**WORK TO DO:**
1. List each kind of person that the essay on extreme skepticism names in its example about human flight.
2. Carry the essay on extreme skepticism forward from its final sentence, in the same formal voice.

**READING PASSAGE:**
————————
A Proof Against Extreme Skepticism
Suited for the 1st-Tier Reader

Henry Augustine

Granted, skepticism is partially right; however, this means that it is likewise flawed. The “healthy” version of skepticism is a necessary component to a comprehensive and holistic, and therefore definitive, epistemology. However, the “unhealthy” version alone is even worse, a sadly limiting and delusional view on knowledge. What, then, is this particular version?

Unhealthy skepticism allows a skeptical perspective not to contribute partially to one's fundamental philosophic outlook, but rather to dominate entirely.

Instead of being aware of the difference between knowledge and belief and having this guide one further toward Truth, the unhealthy skeptic doubts nearly everything – and, in the extreme case, he or she doubts everything except one's own existence. A legitimate method that science implements discounts something if even one thing disproves it. For example, would it still be factual that humans cannot fly if but one man or woman, boy or girl, was able to fly and demonstrated so in an intersubjectively recognizable and persuasive way? We should agree that the answer is no. Back to unhealthy skepticism, if we were to provide one or several substantial examples showing Certainty in something, then this would eliminate the potential universal application of unhealthy skepticism altogether. Let us consider these examples.
————————
**MATERIAL SUPPLIED:**
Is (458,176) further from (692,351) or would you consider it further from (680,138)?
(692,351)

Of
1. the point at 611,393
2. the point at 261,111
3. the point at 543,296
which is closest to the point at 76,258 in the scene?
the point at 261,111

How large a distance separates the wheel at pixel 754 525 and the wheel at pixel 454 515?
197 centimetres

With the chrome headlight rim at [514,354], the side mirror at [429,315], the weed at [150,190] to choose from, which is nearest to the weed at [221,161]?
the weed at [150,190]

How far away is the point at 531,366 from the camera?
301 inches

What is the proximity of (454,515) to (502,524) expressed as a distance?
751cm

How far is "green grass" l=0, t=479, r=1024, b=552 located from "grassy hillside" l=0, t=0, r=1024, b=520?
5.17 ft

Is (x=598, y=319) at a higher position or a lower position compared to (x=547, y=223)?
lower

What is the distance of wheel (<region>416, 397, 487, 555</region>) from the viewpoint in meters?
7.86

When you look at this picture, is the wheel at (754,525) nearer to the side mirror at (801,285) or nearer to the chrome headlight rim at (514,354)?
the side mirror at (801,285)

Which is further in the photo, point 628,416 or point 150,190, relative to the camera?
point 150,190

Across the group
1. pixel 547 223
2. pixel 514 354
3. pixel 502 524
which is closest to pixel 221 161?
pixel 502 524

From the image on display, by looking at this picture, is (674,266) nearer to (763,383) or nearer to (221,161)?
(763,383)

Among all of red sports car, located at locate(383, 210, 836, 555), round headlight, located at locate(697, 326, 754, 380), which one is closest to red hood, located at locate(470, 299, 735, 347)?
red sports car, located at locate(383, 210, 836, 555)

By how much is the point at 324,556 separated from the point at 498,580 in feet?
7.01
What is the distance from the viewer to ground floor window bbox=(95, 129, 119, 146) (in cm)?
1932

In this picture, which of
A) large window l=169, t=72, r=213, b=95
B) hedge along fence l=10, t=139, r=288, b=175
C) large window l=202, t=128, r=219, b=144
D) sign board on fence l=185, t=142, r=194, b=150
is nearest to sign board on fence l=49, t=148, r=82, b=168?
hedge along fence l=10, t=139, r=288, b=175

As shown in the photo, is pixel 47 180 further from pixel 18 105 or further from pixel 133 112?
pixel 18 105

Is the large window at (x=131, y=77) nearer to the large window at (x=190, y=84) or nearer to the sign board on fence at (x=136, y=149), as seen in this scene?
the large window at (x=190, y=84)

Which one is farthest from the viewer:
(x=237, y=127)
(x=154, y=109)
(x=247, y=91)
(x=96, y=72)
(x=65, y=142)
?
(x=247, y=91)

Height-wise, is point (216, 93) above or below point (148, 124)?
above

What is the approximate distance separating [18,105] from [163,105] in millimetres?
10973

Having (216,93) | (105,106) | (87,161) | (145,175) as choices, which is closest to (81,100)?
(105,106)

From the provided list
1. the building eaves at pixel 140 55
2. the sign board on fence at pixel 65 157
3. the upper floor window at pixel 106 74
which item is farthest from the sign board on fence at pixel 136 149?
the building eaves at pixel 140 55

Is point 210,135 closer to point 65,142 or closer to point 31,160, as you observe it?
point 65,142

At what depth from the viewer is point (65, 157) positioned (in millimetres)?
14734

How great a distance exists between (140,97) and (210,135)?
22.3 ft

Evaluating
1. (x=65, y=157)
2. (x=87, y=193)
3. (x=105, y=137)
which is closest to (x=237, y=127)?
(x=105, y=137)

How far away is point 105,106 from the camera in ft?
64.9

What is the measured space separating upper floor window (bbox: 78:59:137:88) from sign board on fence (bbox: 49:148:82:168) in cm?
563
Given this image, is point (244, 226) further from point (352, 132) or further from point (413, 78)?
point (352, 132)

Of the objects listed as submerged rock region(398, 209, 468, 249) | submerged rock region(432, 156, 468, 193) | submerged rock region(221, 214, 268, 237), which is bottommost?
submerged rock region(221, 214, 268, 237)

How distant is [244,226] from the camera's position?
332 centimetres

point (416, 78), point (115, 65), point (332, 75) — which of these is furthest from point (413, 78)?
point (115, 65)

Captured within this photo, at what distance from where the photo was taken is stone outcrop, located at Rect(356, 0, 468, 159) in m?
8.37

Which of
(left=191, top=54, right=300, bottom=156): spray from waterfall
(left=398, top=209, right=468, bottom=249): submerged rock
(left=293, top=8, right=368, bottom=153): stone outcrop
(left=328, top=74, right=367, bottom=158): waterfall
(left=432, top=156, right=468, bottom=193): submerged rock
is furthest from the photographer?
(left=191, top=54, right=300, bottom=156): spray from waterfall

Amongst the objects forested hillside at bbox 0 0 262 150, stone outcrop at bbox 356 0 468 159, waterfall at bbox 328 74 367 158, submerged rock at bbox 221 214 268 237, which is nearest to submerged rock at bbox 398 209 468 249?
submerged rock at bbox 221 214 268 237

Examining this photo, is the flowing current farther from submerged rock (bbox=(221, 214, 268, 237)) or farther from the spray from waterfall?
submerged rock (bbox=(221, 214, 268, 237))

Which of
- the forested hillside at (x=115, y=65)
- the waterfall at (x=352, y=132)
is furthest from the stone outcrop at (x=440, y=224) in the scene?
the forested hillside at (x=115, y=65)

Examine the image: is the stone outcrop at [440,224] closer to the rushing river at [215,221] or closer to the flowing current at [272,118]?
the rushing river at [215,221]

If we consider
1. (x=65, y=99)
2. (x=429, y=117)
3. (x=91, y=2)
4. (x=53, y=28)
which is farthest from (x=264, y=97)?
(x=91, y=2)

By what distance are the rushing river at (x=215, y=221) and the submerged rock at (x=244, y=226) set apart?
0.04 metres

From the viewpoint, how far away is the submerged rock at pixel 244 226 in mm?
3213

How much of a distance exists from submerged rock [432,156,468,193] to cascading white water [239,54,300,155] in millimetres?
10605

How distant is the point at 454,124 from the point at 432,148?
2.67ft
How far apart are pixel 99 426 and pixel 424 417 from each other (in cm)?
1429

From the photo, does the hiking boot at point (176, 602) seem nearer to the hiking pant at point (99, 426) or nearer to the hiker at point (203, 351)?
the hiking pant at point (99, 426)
————————
**THE REPLIES:**
1. man, woman, boy, girl

2.
Let us judge the significance of the following question. When we stand near a dear friend or family member, do we know and are Certain whether he or she is an actual living creature, i.e. human, or are we nevertheless un-Certain of this judgment – thus allowing for the possibility that “he” or “she” is not such in this sense, that this “person” is not one at all but is rather an inorganic, unemotional, insentient, robot? There are two answers to this question. The first is, Of course – he or she is a real person, as defined; one can just “feel” it and know it is True! The second: Hyperbolic doubt still makes it possible that the individual we see is robotic, despite how strongly one may feel about the judgment.

Note that the second response is not necessarily, automatically, the correct answer. Unhealthy skeptics will assert that the second wins over the first and that nothing can counter it. However, still, it is not inherently Certain – ironically – that these skeptics are right in what they say. There is a right answer between the two responses to the stated question, and it is not logically necessary that it is the second one. With all this considered, let us proceed.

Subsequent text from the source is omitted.